なので、AIアプリに認証機能を組み込みたい際に、これらのコンポーネントを組み合わせて使用します。
import { AIConversation } from "@aws-amplify/ui-react-ai";
import { Authenticator } from "@aws-amplify/ui-react";
import { useAIConversation } from "./client";
function App() {
const [
{
data: { messages },
isLoading,
},
handleSendMessage,
] = useAIConversation("chat");
return (
<Authenticator>
<AIConversation
messages={messages}
isLoading={isLoading}
handleSendMessage={handleSendMessage}
/>
</Authenticator>
);
}
export default App
2.6. UIをカスタマイズする
チャット上のアイコンと名称をカスタマイズする
<AIConversation>
コンポーネントのavatars
を指定することで、チャット上のアイコン画像や名前をカスタマイズすることができます。
<AIConversation
messages={messages}
isLoading={isLoading}
handleSendMessage={handleSendMessage}
avatars={{
user: {
avatar: <Avatar src="/man_icon.jpg" />,
username: "あなた",
},
ai: {
avatar: <Avatar src="/ai_icon.jpg" />,
username: "AI"
}
}}
/>
チャット上の日時表示をカスタマイズする
<AIConversation>
コンポーネントのdisplayText
にgetMessageTimestampText
を指定することで、日時表をカスタマイズできます。今回はJavaScriptのDateTimeFormat
で日本時間に変更しています。
<AIConversation
messages={messages}
isLoading={isLoading}
handleSendMessage={handleSendMessage}
displayText={{
getMessageTimestampText: (date) => new Intl.DateTimeFormat('ja-JP', {
dateStyle: 'full',
timeStyle: 'short',
hour12: true,
timeZone: 'Asia/Tokyo'
}).format(date)
}}
/>
ウェルカムメッセージをカスタマイズする
<AIConversation>
コンポーネントのwelcomeMessage
にコンポーネントを指定することで、ウェルカムメッセージをカスタマイズできます。
<AIConversation
messages={messages}
isLoading={isLoading}
handleSendMessage={handleSendMessage}
welcomeMessage={
<WellcomeMessageCard/>
}
/>
</Card>
<AIConversation>
のCSSを直接カスタマイズする
細かなデザインを指定したい場合は、CSSを指定してデザインをカスタマイズできます。以下が主要なCSSクラス名です。

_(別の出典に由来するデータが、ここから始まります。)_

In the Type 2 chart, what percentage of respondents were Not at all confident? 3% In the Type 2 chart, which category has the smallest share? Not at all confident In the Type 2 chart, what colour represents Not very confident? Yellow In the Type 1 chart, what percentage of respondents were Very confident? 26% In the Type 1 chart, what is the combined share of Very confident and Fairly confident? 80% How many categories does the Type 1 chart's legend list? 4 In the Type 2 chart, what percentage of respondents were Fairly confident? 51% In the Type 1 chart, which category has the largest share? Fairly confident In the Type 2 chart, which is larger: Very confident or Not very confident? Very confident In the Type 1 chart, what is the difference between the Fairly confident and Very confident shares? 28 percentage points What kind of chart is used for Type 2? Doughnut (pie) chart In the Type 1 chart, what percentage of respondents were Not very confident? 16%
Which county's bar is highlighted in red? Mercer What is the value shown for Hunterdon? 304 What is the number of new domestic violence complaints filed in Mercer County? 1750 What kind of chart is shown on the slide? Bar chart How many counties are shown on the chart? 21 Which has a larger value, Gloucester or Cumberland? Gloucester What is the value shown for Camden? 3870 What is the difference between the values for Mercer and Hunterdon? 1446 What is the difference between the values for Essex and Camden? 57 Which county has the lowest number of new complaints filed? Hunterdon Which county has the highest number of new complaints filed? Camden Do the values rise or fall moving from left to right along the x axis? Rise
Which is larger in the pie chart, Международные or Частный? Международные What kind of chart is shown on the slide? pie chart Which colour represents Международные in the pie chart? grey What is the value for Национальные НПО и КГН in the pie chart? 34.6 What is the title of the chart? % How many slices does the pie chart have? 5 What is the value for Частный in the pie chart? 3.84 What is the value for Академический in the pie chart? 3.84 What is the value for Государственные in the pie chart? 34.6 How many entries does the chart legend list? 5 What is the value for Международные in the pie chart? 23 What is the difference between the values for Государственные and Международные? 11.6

.amplify-ai-conversation {
align-items: center;
width: 600px;
}
.amplify-ai-conversation__message__list {
align-items: center;
width: 600px;
}
.amplify-ai-conversation__message--assistant {
background-color: bisque;
border-radius: 0.5rem;
width: 600px;
}
.amplify-ai-conversation__message--user {
background-color: yellowgreen;
margin: 1rem 0;
border-radius: 0.5rem;
width: 600px;
}
.amplify-ai-conversation__form {
background-color: white;
position: fixed;
bottom: 0;
width: 600px;
padding: 16px;
}
全体のコード
最終的なコードは以下のGitを参照ください。
2.7. 後始末
Ctrl + C
キー で Amplify Sandboxを終了します。その後、以下のコマンドでAWS上のリソースを削除します。
npx ampx sandbox delete
3. まとめ
AWS Amplify AI kitを使用してみると、少ないコードでAmazon Bedrock含むバックエンド環境を構築することが出来て、良い意味で驚きました。
メリット
-
爆速でWebアプリケーションを構築出来る
- フロントエンドからAIモデルまでのインフラ構築が自動的に作られるので、バックエンドを深く考えなくても構築できるかなという印象です
デメリット
-
デプロイされたAWSリソースの詳細な設定内容が把握しづらい
- AWS Amplifyが良い感じにデプロイしてくれるのは嬉しいのですが、実際にデプロイされた内容はブラックボックスなので、結局は一定のバックエンド知識が必要だなという印象です
-
すべてを理解するには学習コストが高い
- 製品などサービスでの利用には、AWS Amplifyの知識に加えて、前述したとおりデプロイされるリソースの詳細な理解が必要そうという印象です
(どちらかというと、AWS Amplify自体の所感になってしまいました..)
今後の展望
今回はAWS Amplify AI kitの一部機能のみを使用しましたが、今後は他の機能も触ってみたいと思います。
またAmazon Bedrock自体の理解を深めることで、AWS Amplify AI kitをより使いこなせると思うので、Bedrockも入門してみたいと思います。